- Extrait du texte
------------------------

Depuis 2015, les gouvernements australiens successifs demandent des rapports sur les activités de la Chine en son territoire. Ces rapports révèlent des activités d’espionnage industriel, un réseau de lobbying et des moyens de pression mis à la disposition de Beijing pour encourager l’Australie à appuyer les positions de la Chine sur la scène internationale. L’Australie a sanctionné plus 38 nouvelles lois pour contrer l’ingérence chinoise. Elles visent l’espionnage sous toutes ses formes avec des peines de 15 ans de prison ainsi que des lois interdisant le financement politique direct ou indirect par des sources étrangères (lire la Chine).

Parce qu’elle a accepté le système de défense américain sur son territoire en 2016, la Corée du Sud a subi le boycott chinois de ses produits ainsi qu’une baisse des touristes chinois de huit millions en 2016 à quatre millions de visiteurs en 2017. Une remontée à cinq millions a eu lieu en 2019.

Le Canada n’a pas été à l’abri du courroux chinois suite à l’arrestation, à la demande des États Unis, de la directrice financière de Huawei par la GRC. Sous divers prétextes, la Chine a réagit en arrêtant les Canadiens Michael Kovrig et Michael Spavor, pour ensuite boycotter les exportations canadiennes. Une attitude plutôt révélatrice d’une absence de principes que d’une politique de respect mutuel.

La Chine utilise également sa puissance militaire pour déployer sa main mise sur la Mer de Chine. Depuis un an, une guerre d’influence, entre la Chine et les États-Unis, le Japon et la Corée du Sud, s’exerce autour de l’île de Shima dans la Mer de Chine orientale.

‘… suite à l’arrestation… de la directrice financière de Huawei… la Chine a réagit en arrêtant les Canadiens Michael Kovrig et Michael Spavor, pour ensuite boycotter les exportations canadiennes. Une attitude plutôt révélatrice d’une absence de principes que d’une politique de respect mutuel.’

Dans la Mer de Chine méridionale, la Chine s’étend au détriment de la souveraineté et de l’intégrité territoriale des pays voisins. En effet, la prise des atolls (îles de Spratleys, îles Paracels, îles Pratas, récif de Scarborough et banc Macclesfield) par la Chine a été exécutée sans entente avec les pays voisins (Brunei, Indonésie, Malaisie, Philippines, Taiwan, et Vietnam) qui revendiquent leur souveraineté respective sur ces ilots.

L’utilisation des principes de coexistence pacifique par la Chine, s’avère arbitraire à la perception unilatérale de la Chine d’une situation quelconque et aux possibilités que lui apportent ses moyens économiques et militaires. La Chine peut être justifiée d’étendre son influence en Asie et de vouloir y remplacer l’hégémonie américaine. (Les États Unis ont eux mêmes reniés certains de leurs principes après les attaques du 11 septembre 2001– notamment avec le traitement des prisonniers de Guantanamo.)

------------------------

- Données recueillies
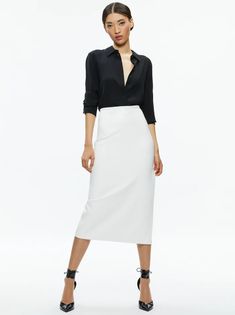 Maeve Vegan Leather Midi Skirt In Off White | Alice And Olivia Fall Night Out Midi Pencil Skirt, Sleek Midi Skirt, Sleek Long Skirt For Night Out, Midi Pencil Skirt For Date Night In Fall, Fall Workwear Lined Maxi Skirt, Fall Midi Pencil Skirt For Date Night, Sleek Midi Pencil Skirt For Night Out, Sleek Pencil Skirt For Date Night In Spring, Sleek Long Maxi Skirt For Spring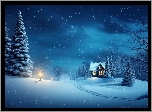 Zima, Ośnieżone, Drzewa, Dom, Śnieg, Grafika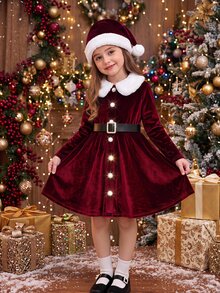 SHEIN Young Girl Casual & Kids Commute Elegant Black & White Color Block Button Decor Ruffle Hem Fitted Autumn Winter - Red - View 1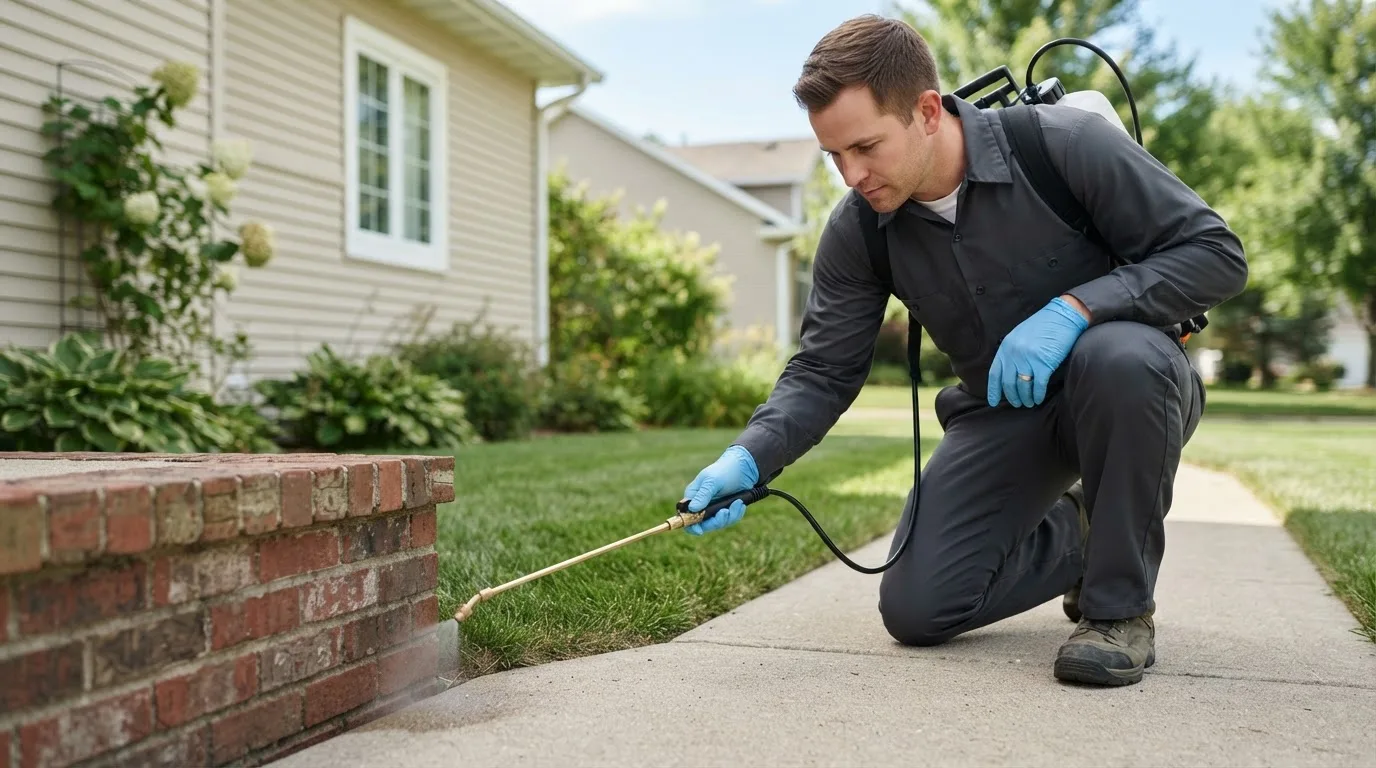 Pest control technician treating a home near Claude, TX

------------------------

- Travail demandé
1. D'après l'extrait sur l'influence chinoise, quels pays voisins revendiquent leur souveraineté sur les îlots de la Mer de Chine méridionale ? Citez-les tous.
2. Selon l'extrait sur l'influence chinoise, quelle peine de prison les nouvelles lois australiennes prévoient-elles contre l'espionnage ?
3. Recopiez le passage de l'extrait sur l'influence chinoise compris entre « Depuis 2015, les » et « (lire la Chine). », bornes incluses.
Seul l'extrait sur l'influence chinoise doit servir de source.

- Réponses
1. Brunei, Indonésie, Malaisie, Philippines, Taiwan et Vietnam.

2. Des peines de 15 ans de prison.

3.
Depuis 2015, les gouvernements australiens successifs demandent des rapports sur les activités de la Chine en son territoire. Ces rapports révèlent des activités d’espionnage industriel, un réseau de lobbying et des moyens de pression mis à la disposition de Beijing pour encourager l’Australie à appuyer les positions de la Chine sur la scène internationale. L’Australie a sanctionné plus 38 nouvelles lois pour contrer l’ingérence chinoise. Elles visent l’espionnage sous toutes ses formes avec des peines de 15 ans de prison ainsi que des lois interdisant le financement politique direct ou indirect par des sources étrangères (lire la Chine).